(Spatial reasoning records)
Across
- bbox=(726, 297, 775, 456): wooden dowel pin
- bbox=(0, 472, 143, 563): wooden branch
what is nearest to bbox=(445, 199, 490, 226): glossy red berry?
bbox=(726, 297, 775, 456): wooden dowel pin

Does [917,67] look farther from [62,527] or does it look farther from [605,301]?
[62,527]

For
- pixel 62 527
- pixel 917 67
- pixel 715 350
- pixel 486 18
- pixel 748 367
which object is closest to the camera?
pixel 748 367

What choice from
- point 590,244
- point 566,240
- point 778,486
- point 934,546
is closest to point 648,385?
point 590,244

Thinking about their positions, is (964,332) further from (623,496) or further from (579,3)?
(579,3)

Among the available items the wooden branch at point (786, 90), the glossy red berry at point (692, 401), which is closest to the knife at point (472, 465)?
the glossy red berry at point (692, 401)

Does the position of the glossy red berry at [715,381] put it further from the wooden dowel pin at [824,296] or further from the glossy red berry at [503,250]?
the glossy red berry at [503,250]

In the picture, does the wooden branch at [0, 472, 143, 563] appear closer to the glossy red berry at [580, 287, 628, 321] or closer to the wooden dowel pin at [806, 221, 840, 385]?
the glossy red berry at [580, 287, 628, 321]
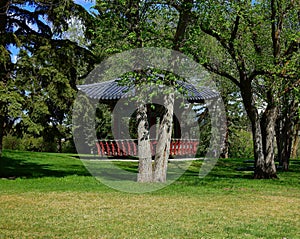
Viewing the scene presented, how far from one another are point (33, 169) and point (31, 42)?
5.35 meters

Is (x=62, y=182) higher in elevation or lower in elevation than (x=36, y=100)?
lower

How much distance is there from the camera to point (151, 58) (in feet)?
42.3

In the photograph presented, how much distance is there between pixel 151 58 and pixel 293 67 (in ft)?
15.3

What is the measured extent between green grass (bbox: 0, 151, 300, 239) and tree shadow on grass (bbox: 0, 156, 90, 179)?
4.14ft

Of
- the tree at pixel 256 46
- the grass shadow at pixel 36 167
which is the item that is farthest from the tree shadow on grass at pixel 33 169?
the tree at pixel 256 46

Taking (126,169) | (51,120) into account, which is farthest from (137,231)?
(126,169)

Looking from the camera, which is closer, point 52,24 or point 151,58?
point 151,58

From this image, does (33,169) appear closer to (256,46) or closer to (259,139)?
(259,139)

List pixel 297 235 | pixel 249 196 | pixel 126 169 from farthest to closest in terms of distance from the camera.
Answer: pixel 126 169, pixel 249 196, pixel 297 235

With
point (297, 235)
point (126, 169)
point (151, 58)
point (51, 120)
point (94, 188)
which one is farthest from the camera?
point (126, 169)

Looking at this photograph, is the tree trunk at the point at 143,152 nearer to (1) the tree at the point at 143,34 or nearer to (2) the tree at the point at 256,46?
(1) the tree at the point at 143,34

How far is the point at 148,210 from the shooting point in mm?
8477

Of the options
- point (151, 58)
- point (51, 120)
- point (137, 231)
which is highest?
point (151, 58)

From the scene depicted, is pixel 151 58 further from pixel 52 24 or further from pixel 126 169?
pixel 126 169
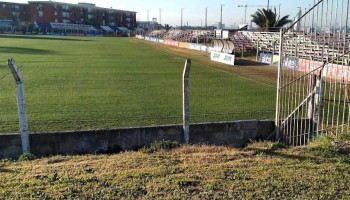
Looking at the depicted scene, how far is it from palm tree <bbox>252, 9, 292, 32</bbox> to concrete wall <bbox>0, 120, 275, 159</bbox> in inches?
1547

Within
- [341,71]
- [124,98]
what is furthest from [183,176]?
[124,98]

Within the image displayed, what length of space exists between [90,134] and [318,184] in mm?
4685

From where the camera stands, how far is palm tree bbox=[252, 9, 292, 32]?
4744 cm

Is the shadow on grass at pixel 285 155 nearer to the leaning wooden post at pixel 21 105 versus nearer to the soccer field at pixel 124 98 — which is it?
the leaning wooden post at pixel 21 105

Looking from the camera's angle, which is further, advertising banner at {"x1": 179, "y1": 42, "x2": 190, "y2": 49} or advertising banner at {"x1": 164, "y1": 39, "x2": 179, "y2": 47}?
advertising banner at {"x1": 164, "y1": 39, "x2": 179, "y2": 47}

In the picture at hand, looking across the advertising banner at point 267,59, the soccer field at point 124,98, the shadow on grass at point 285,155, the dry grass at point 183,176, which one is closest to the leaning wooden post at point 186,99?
the dry grass at point 183,176

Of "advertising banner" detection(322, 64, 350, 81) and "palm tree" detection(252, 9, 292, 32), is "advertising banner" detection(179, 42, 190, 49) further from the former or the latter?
"advertising banner" detection(322, 64, 350, 81)

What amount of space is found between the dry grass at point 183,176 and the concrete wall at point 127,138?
1.62 meters

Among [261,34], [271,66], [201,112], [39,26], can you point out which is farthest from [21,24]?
[201,112]

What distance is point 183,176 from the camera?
199 inches

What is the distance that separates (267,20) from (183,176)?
4609 centimetres

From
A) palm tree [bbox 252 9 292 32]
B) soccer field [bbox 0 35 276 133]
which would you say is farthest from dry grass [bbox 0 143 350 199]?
palm tree [bbox 252 9 292 32]

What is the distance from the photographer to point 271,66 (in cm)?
2805

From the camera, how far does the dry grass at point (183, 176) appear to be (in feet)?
14.8
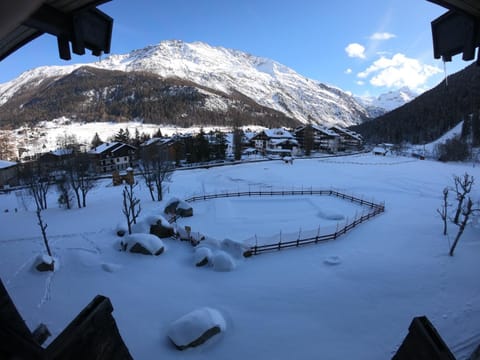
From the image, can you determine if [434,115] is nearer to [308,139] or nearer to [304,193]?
Answer: [308,139]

**Directions for this task**
Copy out the stretch of lines from the one containing "From the image, can" through the end of the records, requests included, multiplying every coordinate in the answers by 1.45 and rounding each to a whole number, with halves rounded up. Leave the coordinates in the requests unchanged.

**Written reply**
From the image, can you determine if [434,115] is nearer to [308,139] or nearer to [304,193]?
Answer: [447,202]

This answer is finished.